Recently, at a meeting of a Yiddish reading circle, a member told me
earnestly that she had learned from a Yiddish scholar that the first
term of the idiom "geshtoygn" was originally 'geshtokhn', a reference to
the crucifixion of Jesus.  Here then we get the suggestion of a
protective distortion of the word, since it would have been dangerous
for Jews to mock the Crucifixion openly, especially in the centuries
when the speech of Jews was not all that different from that of their
neighbors.  This intrusion of the word "geshtokhn" makes the whole
question of the source of the idiom that much more intriguing.

In studying Yiddish idioms it is often wise to turn first to Ignats
Bernshteyn's classic compilation, _Yudishe shprikhverter un redensarten_
(Warsaw, 1908).  Here on page 63 one finds _geshtoygn_ (spelled the
old-fashioned way "geshtoygen") with the following Yiddish commentary
(here romanized):  "nit geshtoygn, nit gefloygn":  "anekdote:  a yud hot
gehat a vikuekh mit a krist. der krist hot zikh gevundert, az der yid
vil nit gloybn on di himelfahrt, un hot ihm dermohnt, az moyshe rabeynu
iz dokh oykh geshtoygn in dem himel arayn. deroyf hot ihm der yud dos
geentfert."  The opposite German page, under "Geschtojgen" gives us the
same comment on "Nit geschtojgen nit geflojgen" in the following words:
"Anekdote:  Als ein Christ einen Juden zum Glauben an die Himme lfahrt
Christi bekehren wollte, mit Hinweis darauf, dass ja auch die Bibel
erzaehlt, Moses sei in dem Himmel gestiegen, da antwortete der
skeptische Jude, er glaube weder an das eine, noch an das andere."  To
make certain we can all follow this discussion, which can easily become
confused, here is the commentary in English:  "When a Christian wished
to convince a Jew to believe in the Ascension of Christ with reference
to the Biblical account of Moses' ascent into Heaven the skeptical Jew
replied that he did not believe in one or the other."

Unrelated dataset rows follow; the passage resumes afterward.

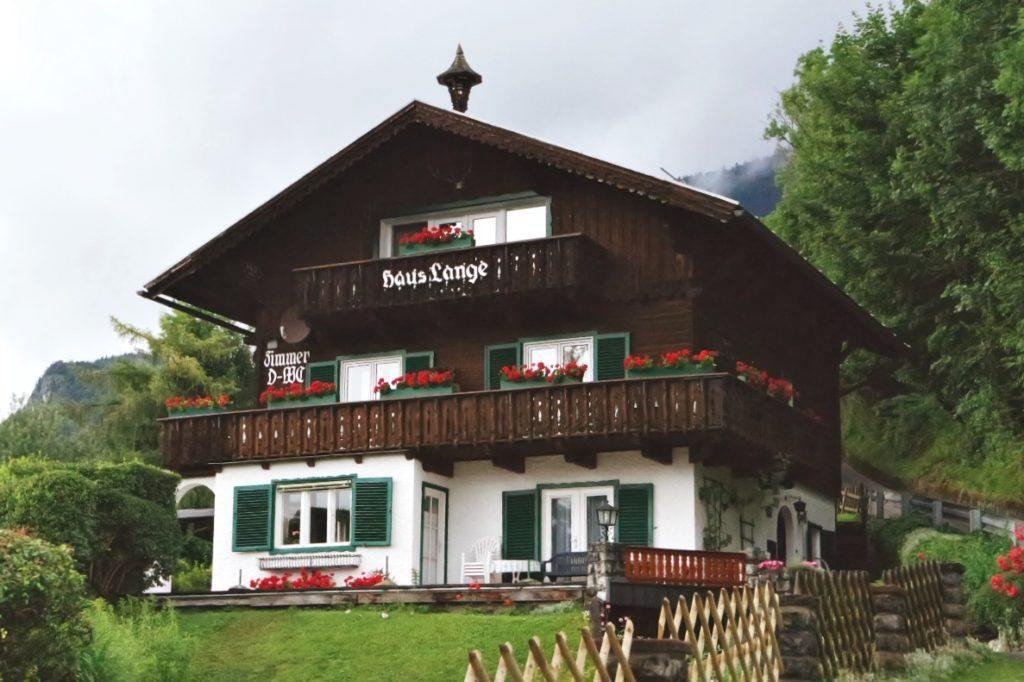 Alpesi ház a hegyen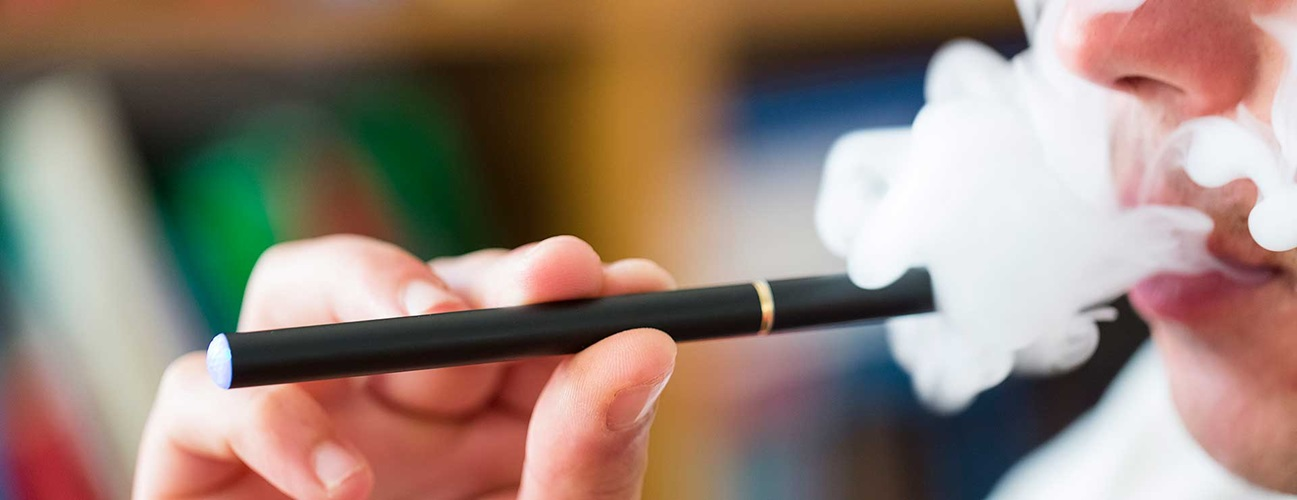 Electronic Cigarettes Protect Health, Money and Environment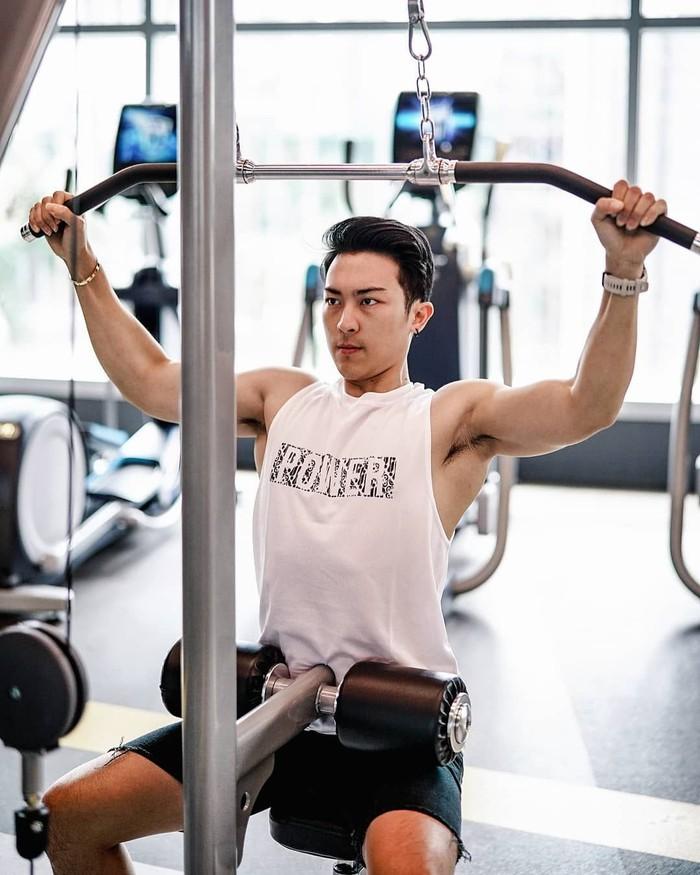 Ke gym juga dibutuhkan loh, apalagi kamu yang kepengin punya bentuk badan yang kering abis. (Foto: Instagram/kennyharyanto, ditampilkan atas izin yang bersangkutan.)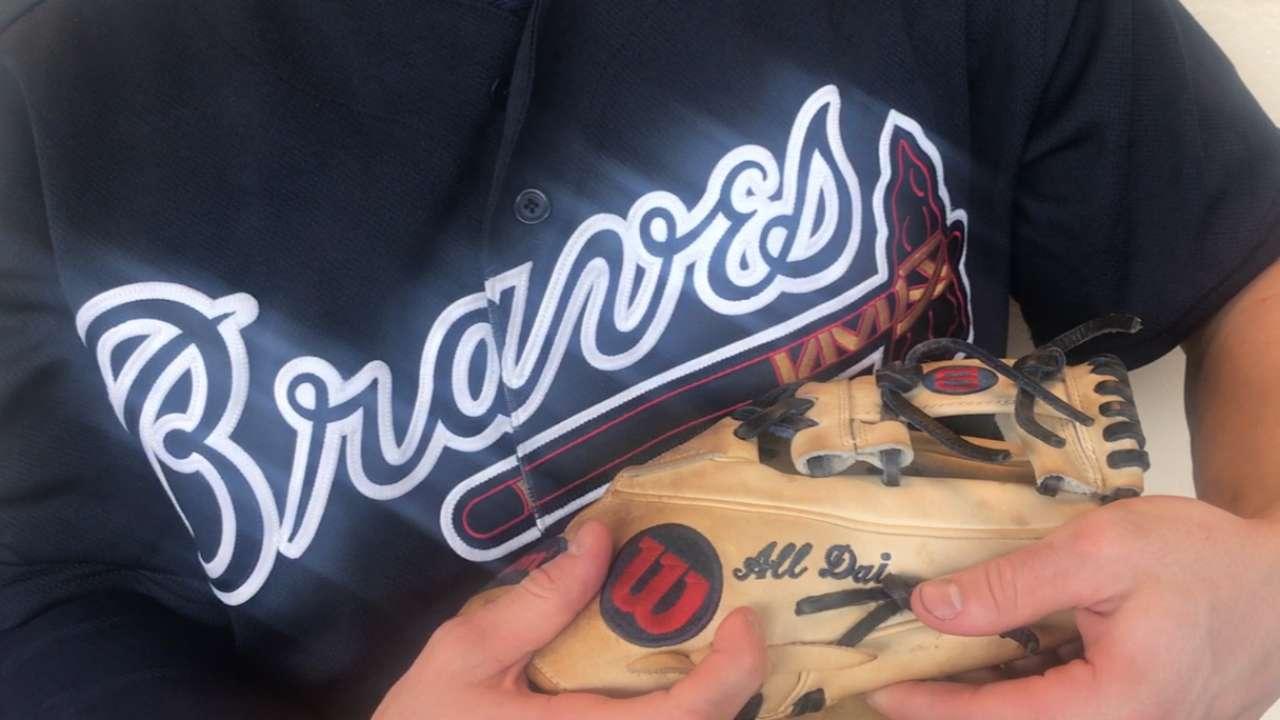 Swanson gets custom glove to honor fallen friend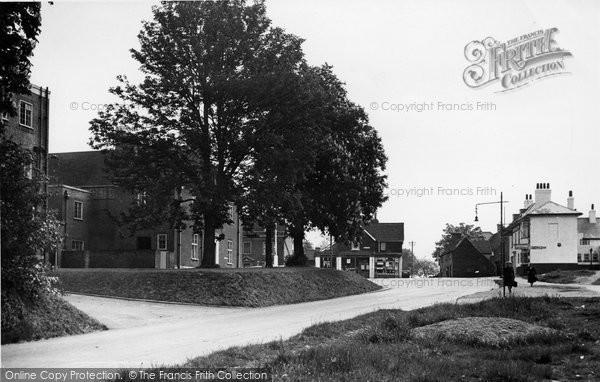 Billericay, London Road c.1955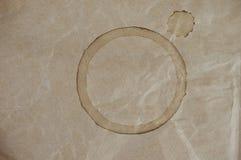 De Vlek van de koffiekop op Bruine Verfrommelde Zak Royalty-vrije Stock Fotografie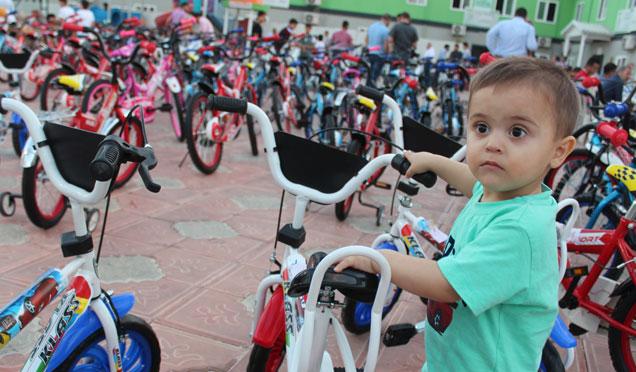Kırıkhan'da 80 yetime bisiklet dağıtıldı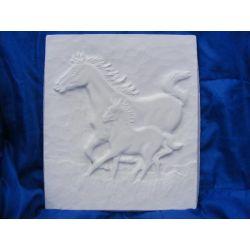Konie w galopie płaskorzezba Akcesoria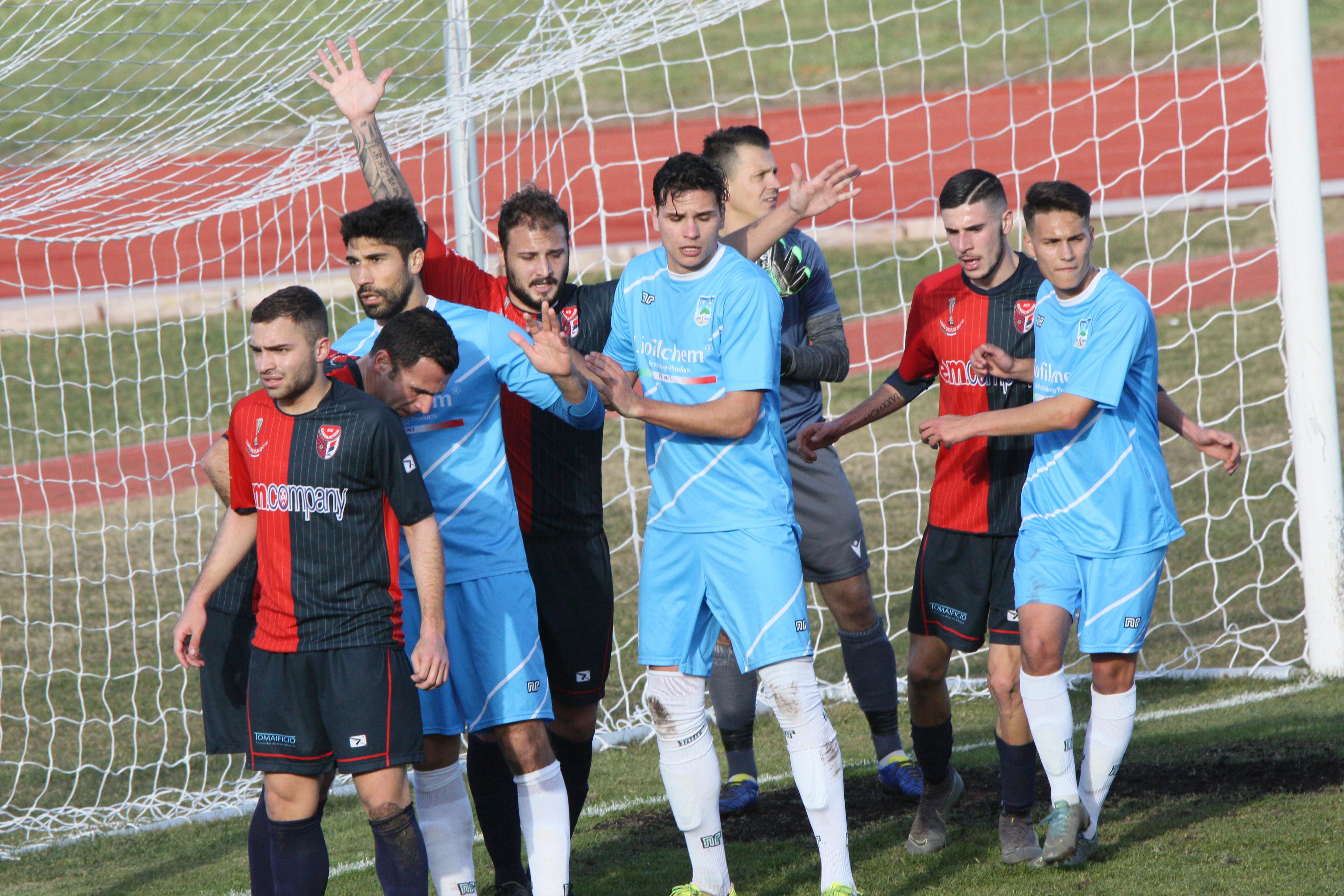 Un gol di Camplone decide il match
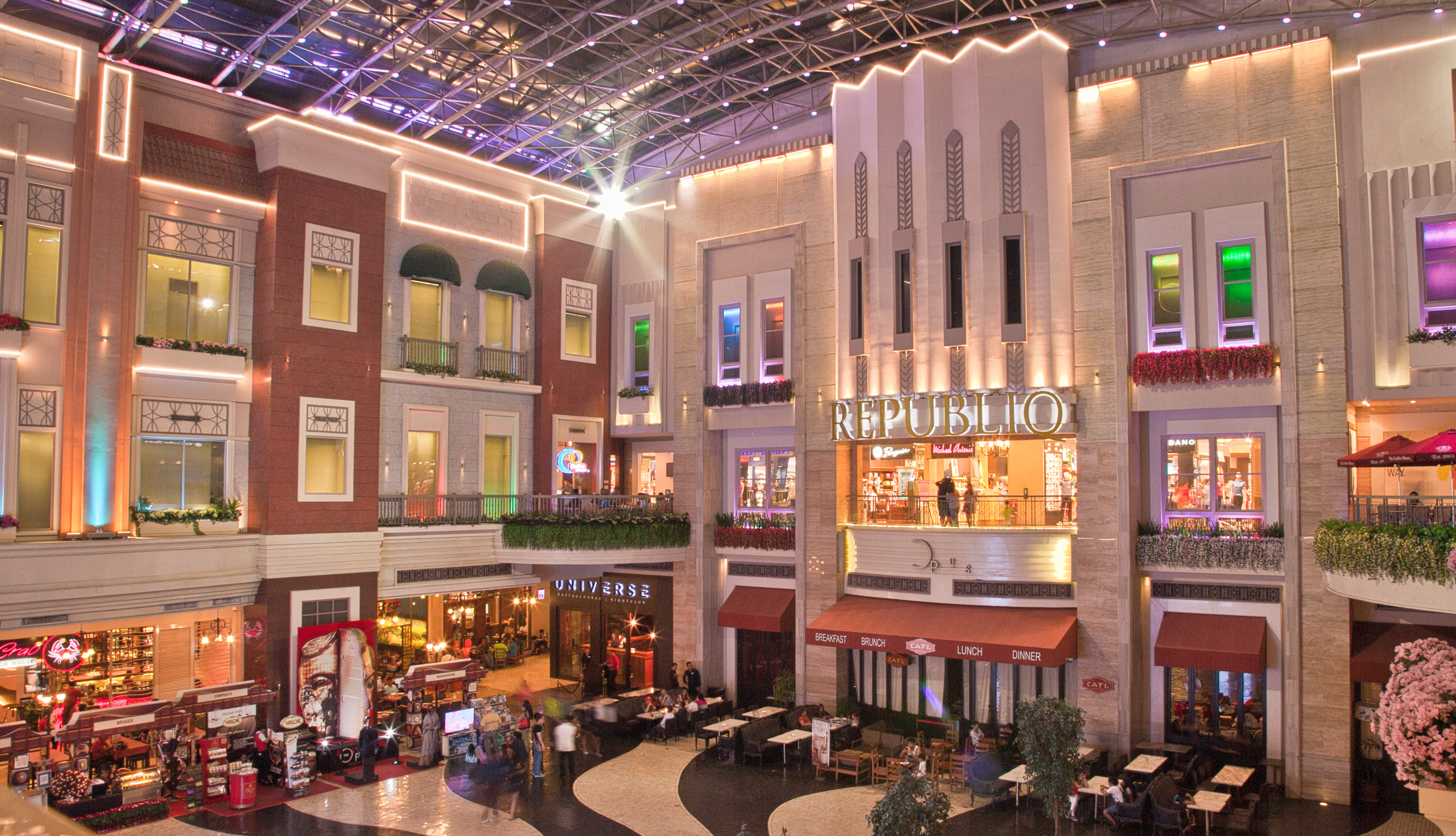 Resorts world manila shopping mall in metro manila thousand wonders resorts world manila solutioingenieria Image collections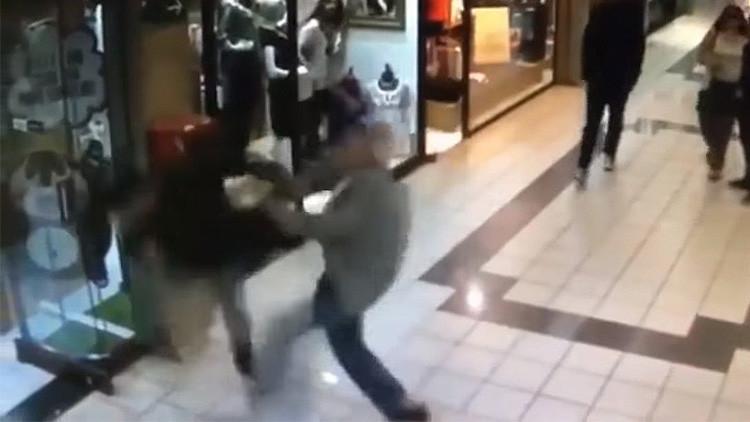 Anciano de 84 años frustra robo en centro comercial chileno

From Bernshteyn and others we learn that the saying is based on anecdote, but
there prove to be variant narratives, with subtle differences among them.
Bernshteyn's version suggests that there are two figures involved and that the
first verb applies to the first figure and the second verb to the second
figure.  Many of the persons I queried for an explanation were sure that the
reference was to Christ, who 'neither ascended nor flew up' -- there being a
single figure and the two verbs being parallel, the second reinforcing the
first in a comic manner.  Continuing our search in Alexander Harkavi's 1928
_Yiddish-Hebrew-English Dictionary_, we learn under _shtaygn_, that there are
two forms of the past participle:  _geshtign_ and _geshtoygn_. The idiom
always requires the latter form in order to rime with _gefloygn_.  Harkavi
also gives the idiom at the entry _flien_.  In the modern usage the two verbs
are definitely _shtaygn_ 'to ascend' and _flien_ 'to fly'.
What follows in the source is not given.